Fragment 130127

27JAN2013 – Riding the bus for groceries, I fantasized an enormous, transparent millipede some 30 feet in length with an elongated cylindrical body and approximately 100 legs.

The head of the creature is probably rounded above and flattened below and bears large mandibles like jellyfish arms, and iridescent skin that reflect various purples and subdued greens like soap bubbles under bright lights.

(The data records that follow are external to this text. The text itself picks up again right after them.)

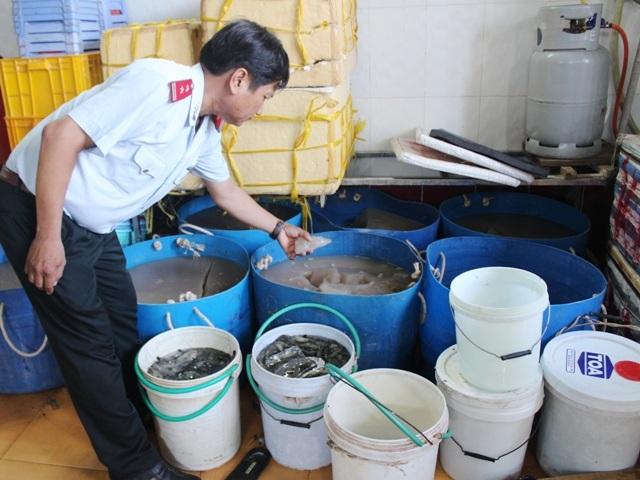 Ông Hà Văn Buôl - Chánh Thanh tra Sở NN&PTNT tỉnh Bạc Liêu đang kiểm tra số tạp chất được bơm vào tôm.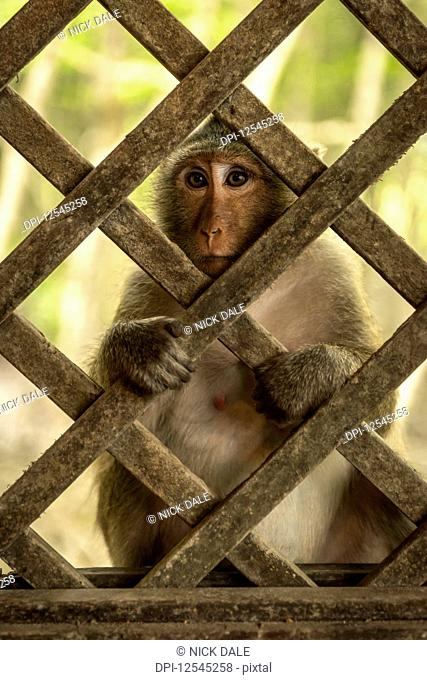 Close-up of long-tailed macaque sits behind wood trellis window; Can Gio, Ho Chi Minh, Vietnam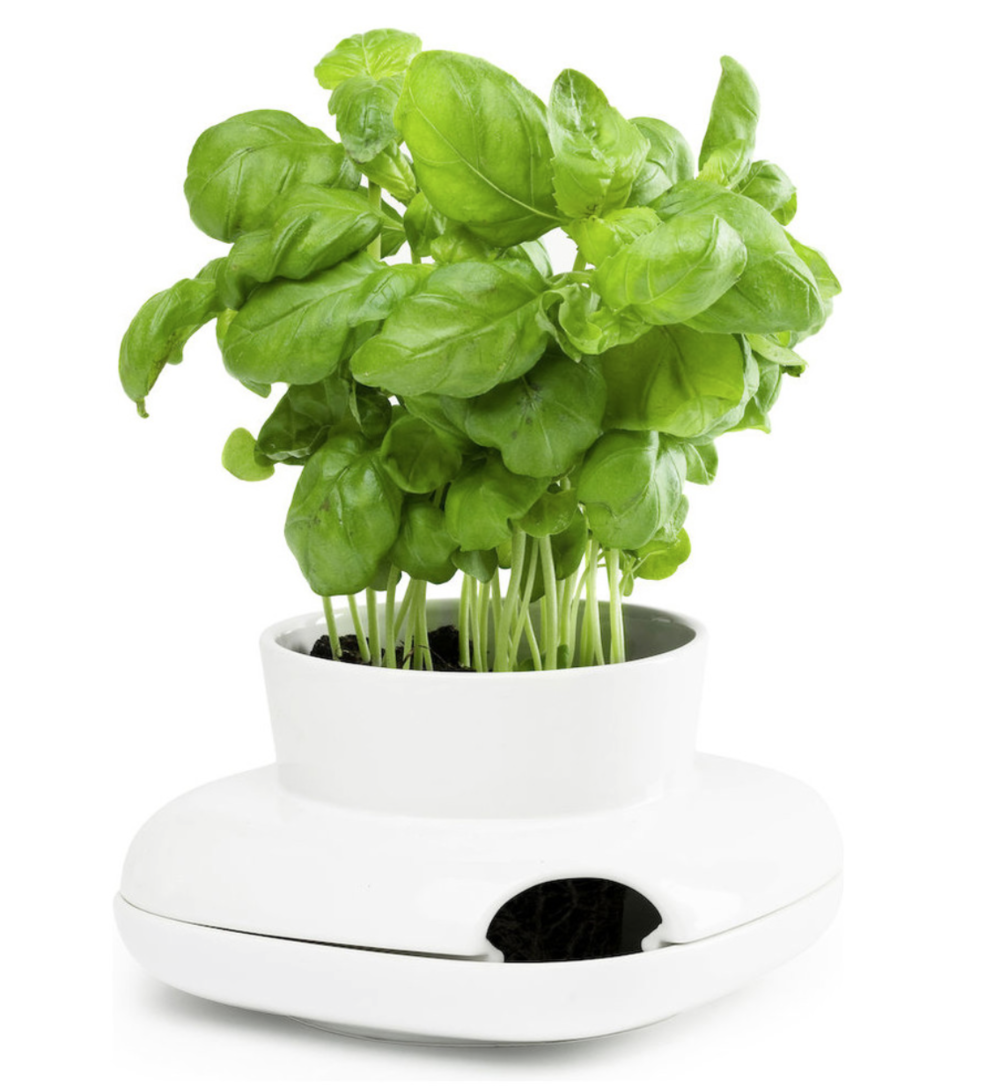 Herb Pot, Small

The ‘Pede feeds on one squealing, terrified sewer rat per night, and in return secretes a generous lather of anti-bacterial soap.  It first snags its prey with a 12-inch tongue, lashing out with pinpoint accuracy and injecting it with a fast-acting neurotoxin.  It will devour its meal, which takes approximately thirty minutes and then, as a means of aiding in digestion and exercise, it will slowly writhe and thrash its way around the inside of an empty city bus which is locked behind the chain link fence of the service yard.  Passersby may hear the occasional thump, or see the head of a translucent thing appear briefly in the window, and perhaps the backlit shadow of its dinner midway along its body.  There are ‘Do Not Enter’ signs posted at every entrance of the service yard.

With its many legs and body length moving in a wavelike pattern, the ‘Pede could easily force itself into various nooks and crannies around the interior of the bus.  One hundred soapy tendrils, each the length of a grown man’s forearm, will individually collide with a satisfying wet smack against the grimy windows, the filthy black floor and the choking off-cream of the ceiling, smearing each with a thick layer of disinfecting gel.  One million brush-laden cilia covering its skin will scrub hard away at the filth of memories and abandoned skin cells left by the cities hordes of traveling dejected who use the Public Troop Transport on a daily basis to acquire pudding packs, depressing glossy magazines featuring heavily doctored images of other equally depressing people, and mesh bags of low-grade oranges.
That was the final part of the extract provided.